(What you will do):
a – Answer these questions about the student loan consolidation text:
(i) What does the text call the biggest attraction of consolidating student loans?
(ii) On what date each year does a Stafford loan payment change?
(iii) By up to what percentage can consolidating loans with variable interest rates reduce payments?
b – Summarize the student loan consolidation text in two sentences.

(Exercise passage):
§ §
Which Student Loans Should Be Consolidated?
In most cases, consolidating student loans is an ideal option for lowering monthly payments and consistent, predicable monthly payments. The biggest attraction of consolidating student loans is locking in a fixed interest rate and gaining freedom from the government’s fluctuating variable interest rates. However, not every student loan is perfectly suited for consolidation. Each different type of student loan has different qualities that should be weighed when consideration whether to include them when consolidating student loans.
The Stafford Loan – Ideal for consolidation
Stafford loans are the most popular type of loan and ideal for student loan consolidation. The Stafford loan is a variable interest rate loan, meaning that every July 1st when the government implements the new rate changes, the amount of your Stafford loan payment will change. No matter how long ago the loan was written, the payments continue to fluctuate for as long as payments are due.
Consolidating student loans with variable interest rates can reduce payments up to 63% through a combination of a low fixed interest and an extended repayment period. Stafford loans offer forgiveness programs for those in certain professions, particularly teachers. If you’re considering consolidating student loans, you’ll want to verify that you won’t lose this benefit if you’re eligible.Before consolidating student loans, check to see if your profession or volunteer group makes you eligible for student loan forgiveness.
§ §
(Record extracts):
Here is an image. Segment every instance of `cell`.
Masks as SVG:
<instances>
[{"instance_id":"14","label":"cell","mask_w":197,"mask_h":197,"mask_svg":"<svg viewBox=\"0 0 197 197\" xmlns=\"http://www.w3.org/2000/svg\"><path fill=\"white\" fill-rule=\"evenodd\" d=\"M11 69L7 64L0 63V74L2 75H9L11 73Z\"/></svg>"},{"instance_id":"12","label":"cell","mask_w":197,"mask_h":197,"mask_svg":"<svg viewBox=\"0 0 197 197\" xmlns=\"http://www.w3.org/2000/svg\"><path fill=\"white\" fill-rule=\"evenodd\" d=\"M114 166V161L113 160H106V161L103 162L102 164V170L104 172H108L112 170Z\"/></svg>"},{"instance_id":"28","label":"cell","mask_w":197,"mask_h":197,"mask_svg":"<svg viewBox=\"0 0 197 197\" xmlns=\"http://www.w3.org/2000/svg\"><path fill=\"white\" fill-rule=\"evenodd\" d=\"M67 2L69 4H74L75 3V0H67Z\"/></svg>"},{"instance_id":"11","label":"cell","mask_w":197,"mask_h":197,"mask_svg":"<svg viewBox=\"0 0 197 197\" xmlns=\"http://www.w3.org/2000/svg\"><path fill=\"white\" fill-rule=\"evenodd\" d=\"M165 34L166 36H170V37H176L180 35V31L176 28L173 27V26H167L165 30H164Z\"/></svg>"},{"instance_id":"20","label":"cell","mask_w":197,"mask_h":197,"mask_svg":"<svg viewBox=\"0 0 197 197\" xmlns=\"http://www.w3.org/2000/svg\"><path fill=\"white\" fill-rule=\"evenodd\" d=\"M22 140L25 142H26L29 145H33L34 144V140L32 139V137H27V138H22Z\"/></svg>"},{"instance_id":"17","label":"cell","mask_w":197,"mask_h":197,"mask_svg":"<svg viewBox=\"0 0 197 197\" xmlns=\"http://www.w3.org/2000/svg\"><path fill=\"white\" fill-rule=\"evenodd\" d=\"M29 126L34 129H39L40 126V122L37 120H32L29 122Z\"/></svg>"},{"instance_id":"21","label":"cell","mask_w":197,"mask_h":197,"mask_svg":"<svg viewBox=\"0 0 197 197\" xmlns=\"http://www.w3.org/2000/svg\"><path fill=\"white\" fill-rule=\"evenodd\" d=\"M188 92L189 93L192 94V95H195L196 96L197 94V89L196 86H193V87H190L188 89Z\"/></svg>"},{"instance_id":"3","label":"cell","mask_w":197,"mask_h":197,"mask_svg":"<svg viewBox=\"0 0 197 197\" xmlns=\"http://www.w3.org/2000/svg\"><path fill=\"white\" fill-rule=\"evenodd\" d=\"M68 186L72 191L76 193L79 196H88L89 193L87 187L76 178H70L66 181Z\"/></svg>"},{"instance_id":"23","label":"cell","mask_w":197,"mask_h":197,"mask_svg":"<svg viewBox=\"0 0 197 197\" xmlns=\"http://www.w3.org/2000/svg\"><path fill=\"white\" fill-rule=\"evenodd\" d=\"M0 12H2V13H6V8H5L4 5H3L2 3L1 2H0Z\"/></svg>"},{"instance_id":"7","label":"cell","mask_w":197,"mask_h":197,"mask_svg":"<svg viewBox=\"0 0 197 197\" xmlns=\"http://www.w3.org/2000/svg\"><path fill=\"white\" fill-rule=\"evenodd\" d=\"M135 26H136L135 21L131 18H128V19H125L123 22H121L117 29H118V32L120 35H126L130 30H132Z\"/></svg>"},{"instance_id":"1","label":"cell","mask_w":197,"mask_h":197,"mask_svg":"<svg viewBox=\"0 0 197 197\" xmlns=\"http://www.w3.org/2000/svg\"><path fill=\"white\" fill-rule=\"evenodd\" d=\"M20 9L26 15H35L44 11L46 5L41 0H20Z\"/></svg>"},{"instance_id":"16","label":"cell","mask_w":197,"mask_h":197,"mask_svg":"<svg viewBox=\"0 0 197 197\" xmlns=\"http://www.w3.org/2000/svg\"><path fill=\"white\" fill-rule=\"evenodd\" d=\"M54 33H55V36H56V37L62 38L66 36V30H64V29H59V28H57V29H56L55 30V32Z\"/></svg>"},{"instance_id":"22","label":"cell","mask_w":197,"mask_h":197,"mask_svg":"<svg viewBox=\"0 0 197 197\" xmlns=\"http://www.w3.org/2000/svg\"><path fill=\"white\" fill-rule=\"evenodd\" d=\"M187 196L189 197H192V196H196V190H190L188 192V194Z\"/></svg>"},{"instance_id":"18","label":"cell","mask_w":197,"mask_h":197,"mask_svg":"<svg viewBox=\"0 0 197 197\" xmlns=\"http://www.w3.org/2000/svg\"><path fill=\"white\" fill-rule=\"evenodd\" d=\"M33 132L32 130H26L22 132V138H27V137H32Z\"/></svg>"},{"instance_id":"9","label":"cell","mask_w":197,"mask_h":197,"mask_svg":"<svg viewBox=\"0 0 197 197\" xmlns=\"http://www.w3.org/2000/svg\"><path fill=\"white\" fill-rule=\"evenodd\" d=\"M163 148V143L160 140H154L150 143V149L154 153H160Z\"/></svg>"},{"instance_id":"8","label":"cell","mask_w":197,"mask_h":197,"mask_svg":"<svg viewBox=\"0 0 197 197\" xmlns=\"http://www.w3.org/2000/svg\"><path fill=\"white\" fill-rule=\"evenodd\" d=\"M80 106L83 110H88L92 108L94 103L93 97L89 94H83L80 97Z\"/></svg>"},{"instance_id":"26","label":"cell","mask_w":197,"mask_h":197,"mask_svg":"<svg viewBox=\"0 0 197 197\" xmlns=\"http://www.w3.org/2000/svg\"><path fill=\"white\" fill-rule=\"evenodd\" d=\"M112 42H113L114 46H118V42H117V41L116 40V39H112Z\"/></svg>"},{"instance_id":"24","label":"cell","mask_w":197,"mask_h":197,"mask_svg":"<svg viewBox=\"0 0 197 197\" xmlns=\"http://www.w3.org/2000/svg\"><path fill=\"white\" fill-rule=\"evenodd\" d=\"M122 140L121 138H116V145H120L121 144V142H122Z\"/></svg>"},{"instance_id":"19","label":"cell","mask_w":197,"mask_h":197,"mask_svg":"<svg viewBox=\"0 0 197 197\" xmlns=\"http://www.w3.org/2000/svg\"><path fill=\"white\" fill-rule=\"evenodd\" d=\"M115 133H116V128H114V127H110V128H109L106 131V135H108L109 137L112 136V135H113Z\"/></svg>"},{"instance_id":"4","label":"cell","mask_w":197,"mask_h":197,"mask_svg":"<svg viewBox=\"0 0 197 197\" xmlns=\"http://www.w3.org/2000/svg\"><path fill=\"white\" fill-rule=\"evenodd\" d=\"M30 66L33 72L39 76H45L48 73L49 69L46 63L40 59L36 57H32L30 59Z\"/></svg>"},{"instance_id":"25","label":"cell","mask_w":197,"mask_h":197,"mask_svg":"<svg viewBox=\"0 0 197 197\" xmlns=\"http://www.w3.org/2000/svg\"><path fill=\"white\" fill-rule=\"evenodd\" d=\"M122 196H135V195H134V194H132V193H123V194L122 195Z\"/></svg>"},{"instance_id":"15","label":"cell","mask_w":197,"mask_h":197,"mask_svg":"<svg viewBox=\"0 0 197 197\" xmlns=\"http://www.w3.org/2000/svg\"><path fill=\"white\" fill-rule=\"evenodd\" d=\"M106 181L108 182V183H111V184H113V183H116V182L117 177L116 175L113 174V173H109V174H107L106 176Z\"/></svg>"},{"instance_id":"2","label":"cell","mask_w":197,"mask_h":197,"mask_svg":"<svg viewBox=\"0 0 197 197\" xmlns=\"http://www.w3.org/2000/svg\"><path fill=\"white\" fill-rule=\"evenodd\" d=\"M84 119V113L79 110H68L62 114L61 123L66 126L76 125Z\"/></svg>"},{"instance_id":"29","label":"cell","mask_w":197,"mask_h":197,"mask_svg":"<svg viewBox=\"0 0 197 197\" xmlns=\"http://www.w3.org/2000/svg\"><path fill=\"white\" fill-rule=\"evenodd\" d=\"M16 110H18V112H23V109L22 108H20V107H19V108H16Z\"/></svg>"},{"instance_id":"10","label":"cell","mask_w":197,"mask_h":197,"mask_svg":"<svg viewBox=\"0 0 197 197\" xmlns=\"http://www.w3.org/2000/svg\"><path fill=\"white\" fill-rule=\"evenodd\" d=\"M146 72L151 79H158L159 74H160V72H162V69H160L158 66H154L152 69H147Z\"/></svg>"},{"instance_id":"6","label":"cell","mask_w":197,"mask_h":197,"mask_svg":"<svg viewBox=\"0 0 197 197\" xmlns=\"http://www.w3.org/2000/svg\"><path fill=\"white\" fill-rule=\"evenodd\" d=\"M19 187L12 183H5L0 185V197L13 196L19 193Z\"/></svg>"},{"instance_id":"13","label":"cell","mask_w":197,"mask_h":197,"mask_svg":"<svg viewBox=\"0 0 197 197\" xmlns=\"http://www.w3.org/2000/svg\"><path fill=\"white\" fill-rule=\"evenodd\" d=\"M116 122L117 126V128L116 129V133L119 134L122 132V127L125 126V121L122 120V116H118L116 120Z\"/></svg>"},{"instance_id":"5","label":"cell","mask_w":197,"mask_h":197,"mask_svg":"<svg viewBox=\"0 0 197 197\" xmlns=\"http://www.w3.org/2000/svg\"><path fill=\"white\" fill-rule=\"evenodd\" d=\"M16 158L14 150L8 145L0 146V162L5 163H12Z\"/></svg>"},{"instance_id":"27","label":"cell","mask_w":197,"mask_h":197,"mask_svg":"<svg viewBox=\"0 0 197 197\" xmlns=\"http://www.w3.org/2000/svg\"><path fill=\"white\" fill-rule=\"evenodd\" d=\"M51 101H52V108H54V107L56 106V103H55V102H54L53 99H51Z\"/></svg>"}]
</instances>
§ §
(Responses):
a –
(i) Locking in a fixed interest rate and gaining freedom from the government's fluctuating variable interest rates.
(ii) July 1st, when the government implements the new rate changes.
(iii) Up to 63%, through a combination of a low fixed interest rate and an extended repayment period.

b – Consolidating student loans usually lowers monthly payments and locks in a fixed interest rate, but not every type of student loan is suited to it. Stafford loans have variable rates that change every July 1st and are ideal for consolidation, though borrowers should first check that they won't lose loan forgiveness their profession may make them eligible for.